# [Work required]
Give back the data below exactly as it was given.
=== Begin Enclosure ===
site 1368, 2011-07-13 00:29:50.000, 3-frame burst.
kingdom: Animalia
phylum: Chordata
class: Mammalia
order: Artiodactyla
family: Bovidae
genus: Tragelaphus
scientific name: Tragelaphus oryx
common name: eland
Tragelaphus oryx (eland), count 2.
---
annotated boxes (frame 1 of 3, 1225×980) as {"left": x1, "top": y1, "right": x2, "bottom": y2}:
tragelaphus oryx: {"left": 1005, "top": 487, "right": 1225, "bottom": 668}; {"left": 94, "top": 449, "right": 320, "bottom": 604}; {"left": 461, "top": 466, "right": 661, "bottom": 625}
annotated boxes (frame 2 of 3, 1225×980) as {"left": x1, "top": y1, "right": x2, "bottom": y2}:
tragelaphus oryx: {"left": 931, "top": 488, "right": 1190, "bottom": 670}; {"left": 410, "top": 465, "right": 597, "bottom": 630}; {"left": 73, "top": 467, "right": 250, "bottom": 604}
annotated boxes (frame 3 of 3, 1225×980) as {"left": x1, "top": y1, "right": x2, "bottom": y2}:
=== End Enclosure ===
# [Reply to the task]
site 1368, 2011-07-13 00:29:50.000, 3-frame burst.
kingdom: Animalia
phylum: Chordata
class: Mammalia
order: Artiodactyla
family: Bovidae
genus: Tragelaphus
scientific name: Tragelaphus oryx
common name: eland
Tragelaphus oryx (eland), count 2.
---
annotated boxes (frame 1 of 3, 1225×980) as {"left": x1, "top": y1, "right": x2, "bottom": y2}:
tragelaphus oryx: {"left": 1005, "top": 487, "right": 1225, "bottom": 668}; {"left": 94, "top": 449, "right": 320, "bottom": 604}; {"left": 461, "top": 466, "right": 661, "bottom": 625}
annotated boxes (frame 2 of 3, 1225×980) as {"left": x1, "top": y1, "right": x2, "bottom": y2}:
tragelaphus oryx: {"left": 931, "top": 488, "right": 1190, "bottom": 670}; {"left": 410, "top": 465, "right": 597, "bottom": 630}; {"left": 73, "top": 467, "right": 250, "bottom": 604}
annotated boxes (frame 3 of 3, 1225×980) as {"left": x1, "top": y1, "right": x2, "bottom": y2}:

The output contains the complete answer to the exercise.